───── Reading text ─────
Her ‘Gash’ [Cunt]
Why are there no good other words for vagina when
it comes to sex slang? There are a couple of cool
options for penis: Dick. Cock. Both work just fine.
Here’s a theory: too many vagina descriptors are
creepy or gross-sounding. Consider snatch, gash and
slit. Anyone for hatchet wound? No? Didn’t think so.
I never thought it would be possible to be jealous
of another girl’s anatomy, but after having been
forced to change pre-gym class in front of all
girls (some of whom didn’t care for underwear),
it definitely had me blushing at the sight of my own.
In fact, there are a lot of different shapes, sizes
and slits way different from my girl downstairs
and the ones I watch in porn.
If guys can examine, compare and talk their dick
talk in the locker rooms, why should us girls
feel any different about taking a look down
under our skirts for a change?
So grab a mirror and find out which of
these vagina types belong to you.
This one happens to mine. I call her Sheila, and surprisingly, it’s one of the most uncommon vagina types. Go figure. When I was young and naiive, I always thought that my slit was temporary and that it would grow into a fatter, plumper vag as I got older—not the case.
Essentially, the slit vagina hides the entire labia minora (a.k.a the inner lips) with the labia majora, or the outer lips and unless you spread ’em, it’ll stay hidden. Despite the fact that your vagina type is completely dependent on genetics, I like to think of the slit as the biggest tease of all.
The curtain call
The curtain call is similar to an actual curtain. The labia minora extends past the labia majora, appearing as if someone is peeping through a curtain. It’s pretty case by case, but the labia minora can either peek out by just a tad, or it can look like it’s making an escape from vaginal prison.
─────
◆ **Task set**:
a – In the text on vagina types, what name does the writer give to their own?
b – According to the text on vagina types, what three things can guys do with their dick talk in the locker rooms?
The lines that follow have no connection to the text.
───── Material provided ─────
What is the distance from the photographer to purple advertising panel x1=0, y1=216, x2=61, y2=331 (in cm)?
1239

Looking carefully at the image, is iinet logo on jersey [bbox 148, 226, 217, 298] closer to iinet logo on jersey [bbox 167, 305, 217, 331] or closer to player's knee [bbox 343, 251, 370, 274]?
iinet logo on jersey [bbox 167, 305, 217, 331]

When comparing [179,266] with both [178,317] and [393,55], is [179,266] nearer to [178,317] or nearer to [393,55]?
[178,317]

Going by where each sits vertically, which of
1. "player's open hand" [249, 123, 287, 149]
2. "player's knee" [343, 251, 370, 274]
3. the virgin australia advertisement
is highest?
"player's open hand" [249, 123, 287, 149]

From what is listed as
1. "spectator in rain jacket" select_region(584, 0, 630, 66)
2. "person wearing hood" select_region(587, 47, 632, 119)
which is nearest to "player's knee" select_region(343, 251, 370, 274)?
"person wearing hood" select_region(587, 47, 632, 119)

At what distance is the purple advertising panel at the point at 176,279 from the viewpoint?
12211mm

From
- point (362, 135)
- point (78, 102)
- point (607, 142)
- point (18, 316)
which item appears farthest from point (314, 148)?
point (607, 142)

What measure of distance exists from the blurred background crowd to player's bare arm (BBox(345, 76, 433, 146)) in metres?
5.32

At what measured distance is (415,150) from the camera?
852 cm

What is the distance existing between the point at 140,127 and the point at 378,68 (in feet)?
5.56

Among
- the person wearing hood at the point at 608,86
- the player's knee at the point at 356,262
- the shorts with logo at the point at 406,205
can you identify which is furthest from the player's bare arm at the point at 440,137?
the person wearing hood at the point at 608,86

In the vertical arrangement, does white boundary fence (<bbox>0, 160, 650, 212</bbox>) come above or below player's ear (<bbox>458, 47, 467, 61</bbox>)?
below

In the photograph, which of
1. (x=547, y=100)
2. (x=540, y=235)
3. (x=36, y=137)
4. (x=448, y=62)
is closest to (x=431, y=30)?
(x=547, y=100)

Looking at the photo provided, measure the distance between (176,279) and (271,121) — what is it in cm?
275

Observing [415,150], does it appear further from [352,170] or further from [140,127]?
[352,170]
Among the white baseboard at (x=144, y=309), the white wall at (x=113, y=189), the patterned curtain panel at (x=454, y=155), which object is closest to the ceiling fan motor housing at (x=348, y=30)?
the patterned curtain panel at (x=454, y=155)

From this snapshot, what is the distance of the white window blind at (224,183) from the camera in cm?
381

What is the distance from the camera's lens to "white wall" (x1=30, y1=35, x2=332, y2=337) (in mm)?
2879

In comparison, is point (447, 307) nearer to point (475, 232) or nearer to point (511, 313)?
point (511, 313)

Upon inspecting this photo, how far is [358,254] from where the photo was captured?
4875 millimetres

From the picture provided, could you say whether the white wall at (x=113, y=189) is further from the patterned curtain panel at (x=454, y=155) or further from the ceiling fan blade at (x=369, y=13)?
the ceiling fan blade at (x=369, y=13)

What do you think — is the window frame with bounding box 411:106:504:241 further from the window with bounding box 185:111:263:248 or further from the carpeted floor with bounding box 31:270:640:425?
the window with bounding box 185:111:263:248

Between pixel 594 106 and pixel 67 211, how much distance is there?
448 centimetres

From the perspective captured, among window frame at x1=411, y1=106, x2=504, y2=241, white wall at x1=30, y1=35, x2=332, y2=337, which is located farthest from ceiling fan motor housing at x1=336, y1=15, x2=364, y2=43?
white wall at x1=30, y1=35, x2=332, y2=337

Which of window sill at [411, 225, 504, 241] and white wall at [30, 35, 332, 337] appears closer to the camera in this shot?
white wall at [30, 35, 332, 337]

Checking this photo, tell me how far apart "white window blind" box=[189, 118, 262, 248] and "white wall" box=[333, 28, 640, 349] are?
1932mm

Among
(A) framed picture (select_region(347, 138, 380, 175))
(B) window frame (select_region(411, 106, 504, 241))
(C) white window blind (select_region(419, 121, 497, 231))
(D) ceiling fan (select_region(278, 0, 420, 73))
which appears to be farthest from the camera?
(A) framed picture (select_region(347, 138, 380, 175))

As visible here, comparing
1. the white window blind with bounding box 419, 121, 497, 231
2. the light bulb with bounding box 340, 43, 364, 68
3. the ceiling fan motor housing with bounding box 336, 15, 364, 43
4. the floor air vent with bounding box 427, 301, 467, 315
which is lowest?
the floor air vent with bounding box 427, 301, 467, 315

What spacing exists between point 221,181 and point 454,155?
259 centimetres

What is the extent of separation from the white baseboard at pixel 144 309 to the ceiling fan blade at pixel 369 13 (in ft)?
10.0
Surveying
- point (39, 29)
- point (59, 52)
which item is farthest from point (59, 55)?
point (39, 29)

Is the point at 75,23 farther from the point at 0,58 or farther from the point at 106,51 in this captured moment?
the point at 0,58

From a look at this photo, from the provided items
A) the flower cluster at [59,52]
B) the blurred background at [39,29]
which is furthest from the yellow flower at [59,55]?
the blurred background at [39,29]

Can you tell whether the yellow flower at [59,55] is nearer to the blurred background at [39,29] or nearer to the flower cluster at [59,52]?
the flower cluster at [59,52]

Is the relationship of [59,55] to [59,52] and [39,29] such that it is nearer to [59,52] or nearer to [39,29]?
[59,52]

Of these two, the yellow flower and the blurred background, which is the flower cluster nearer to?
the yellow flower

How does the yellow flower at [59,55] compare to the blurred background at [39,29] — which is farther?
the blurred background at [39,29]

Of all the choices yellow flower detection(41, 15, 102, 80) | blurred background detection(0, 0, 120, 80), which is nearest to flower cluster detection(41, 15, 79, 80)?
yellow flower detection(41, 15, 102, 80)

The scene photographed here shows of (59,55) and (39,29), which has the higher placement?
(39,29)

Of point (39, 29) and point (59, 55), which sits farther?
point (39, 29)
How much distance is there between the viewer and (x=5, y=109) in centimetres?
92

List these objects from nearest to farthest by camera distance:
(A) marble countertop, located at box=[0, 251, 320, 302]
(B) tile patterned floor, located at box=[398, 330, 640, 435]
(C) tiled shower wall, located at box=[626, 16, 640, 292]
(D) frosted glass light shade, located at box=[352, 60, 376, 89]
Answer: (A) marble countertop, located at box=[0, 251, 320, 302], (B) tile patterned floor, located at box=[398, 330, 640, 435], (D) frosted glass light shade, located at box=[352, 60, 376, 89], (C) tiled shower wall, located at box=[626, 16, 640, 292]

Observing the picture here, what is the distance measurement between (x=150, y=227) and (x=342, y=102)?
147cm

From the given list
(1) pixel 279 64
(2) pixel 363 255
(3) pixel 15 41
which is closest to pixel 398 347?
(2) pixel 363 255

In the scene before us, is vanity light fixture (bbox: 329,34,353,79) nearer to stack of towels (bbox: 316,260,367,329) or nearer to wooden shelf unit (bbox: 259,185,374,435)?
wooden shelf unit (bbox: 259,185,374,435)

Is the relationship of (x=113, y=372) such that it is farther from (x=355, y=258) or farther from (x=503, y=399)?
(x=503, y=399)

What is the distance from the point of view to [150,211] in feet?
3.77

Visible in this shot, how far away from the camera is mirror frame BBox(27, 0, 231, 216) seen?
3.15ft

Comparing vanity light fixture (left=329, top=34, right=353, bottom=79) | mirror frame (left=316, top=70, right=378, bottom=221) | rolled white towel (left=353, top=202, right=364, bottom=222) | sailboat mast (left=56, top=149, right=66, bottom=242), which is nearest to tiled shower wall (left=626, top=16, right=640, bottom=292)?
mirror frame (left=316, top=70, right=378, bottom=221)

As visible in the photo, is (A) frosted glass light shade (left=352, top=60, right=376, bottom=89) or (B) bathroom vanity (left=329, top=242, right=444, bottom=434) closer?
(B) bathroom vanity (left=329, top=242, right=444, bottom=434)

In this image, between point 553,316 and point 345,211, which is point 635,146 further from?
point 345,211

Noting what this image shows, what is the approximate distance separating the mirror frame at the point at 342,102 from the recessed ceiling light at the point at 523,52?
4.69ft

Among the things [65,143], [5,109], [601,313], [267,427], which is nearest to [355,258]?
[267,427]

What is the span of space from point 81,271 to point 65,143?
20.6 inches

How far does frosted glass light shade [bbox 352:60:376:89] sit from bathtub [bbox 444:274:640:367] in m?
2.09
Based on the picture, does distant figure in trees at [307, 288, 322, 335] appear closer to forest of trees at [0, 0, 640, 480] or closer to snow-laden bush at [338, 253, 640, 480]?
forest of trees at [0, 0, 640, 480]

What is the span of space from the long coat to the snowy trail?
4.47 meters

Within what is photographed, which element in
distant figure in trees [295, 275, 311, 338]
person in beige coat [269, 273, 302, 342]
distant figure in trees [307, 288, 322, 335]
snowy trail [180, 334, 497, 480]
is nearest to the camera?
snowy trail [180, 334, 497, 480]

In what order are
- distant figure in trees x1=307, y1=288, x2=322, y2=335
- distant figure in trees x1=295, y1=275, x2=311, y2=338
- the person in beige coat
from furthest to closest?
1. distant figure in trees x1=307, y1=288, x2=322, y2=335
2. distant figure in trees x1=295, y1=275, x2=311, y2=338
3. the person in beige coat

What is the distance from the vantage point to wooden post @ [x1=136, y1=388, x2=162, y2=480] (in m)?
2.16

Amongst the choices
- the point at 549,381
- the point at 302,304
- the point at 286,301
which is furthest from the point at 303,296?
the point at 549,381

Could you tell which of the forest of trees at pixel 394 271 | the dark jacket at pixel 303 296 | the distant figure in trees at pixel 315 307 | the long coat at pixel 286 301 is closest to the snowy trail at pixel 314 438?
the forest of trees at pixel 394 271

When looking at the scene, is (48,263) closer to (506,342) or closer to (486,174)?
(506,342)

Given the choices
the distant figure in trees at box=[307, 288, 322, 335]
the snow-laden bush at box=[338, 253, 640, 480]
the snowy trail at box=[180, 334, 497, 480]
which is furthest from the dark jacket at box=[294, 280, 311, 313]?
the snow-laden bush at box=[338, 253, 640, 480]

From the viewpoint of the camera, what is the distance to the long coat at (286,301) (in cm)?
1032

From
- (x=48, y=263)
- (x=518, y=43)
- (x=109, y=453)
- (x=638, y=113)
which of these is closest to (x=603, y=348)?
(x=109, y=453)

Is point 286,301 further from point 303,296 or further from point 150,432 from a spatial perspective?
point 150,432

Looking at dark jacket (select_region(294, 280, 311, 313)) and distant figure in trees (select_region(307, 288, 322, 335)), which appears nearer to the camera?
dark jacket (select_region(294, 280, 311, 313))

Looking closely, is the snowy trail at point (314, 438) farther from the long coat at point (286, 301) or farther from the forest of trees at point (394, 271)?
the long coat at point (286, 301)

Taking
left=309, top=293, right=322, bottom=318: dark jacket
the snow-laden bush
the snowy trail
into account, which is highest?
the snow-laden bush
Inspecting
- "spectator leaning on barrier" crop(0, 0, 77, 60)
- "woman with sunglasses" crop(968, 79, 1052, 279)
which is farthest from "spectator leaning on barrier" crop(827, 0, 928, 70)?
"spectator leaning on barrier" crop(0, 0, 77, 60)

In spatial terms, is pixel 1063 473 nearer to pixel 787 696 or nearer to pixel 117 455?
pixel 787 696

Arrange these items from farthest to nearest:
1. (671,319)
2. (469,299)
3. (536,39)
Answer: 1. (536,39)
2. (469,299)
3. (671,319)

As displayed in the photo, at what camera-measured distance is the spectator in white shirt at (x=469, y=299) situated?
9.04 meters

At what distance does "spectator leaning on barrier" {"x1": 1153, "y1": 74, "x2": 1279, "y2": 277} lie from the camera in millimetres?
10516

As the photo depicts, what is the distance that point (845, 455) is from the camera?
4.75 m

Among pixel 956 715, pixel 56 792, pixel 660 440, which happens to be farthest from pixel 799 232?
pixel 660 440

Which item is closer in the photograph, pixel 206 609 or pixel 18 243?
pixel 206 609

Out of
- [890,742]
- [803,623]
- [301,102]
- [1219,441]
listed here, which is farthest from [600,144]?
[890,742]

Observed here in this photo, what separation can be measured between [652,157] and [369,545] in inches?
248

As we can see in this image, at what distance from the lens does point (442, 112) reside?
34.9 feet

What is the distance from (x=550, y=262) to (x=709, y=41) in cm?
─────
◆ **Task-by-task results**:
a – Sheila

b – Examine, compare and talk.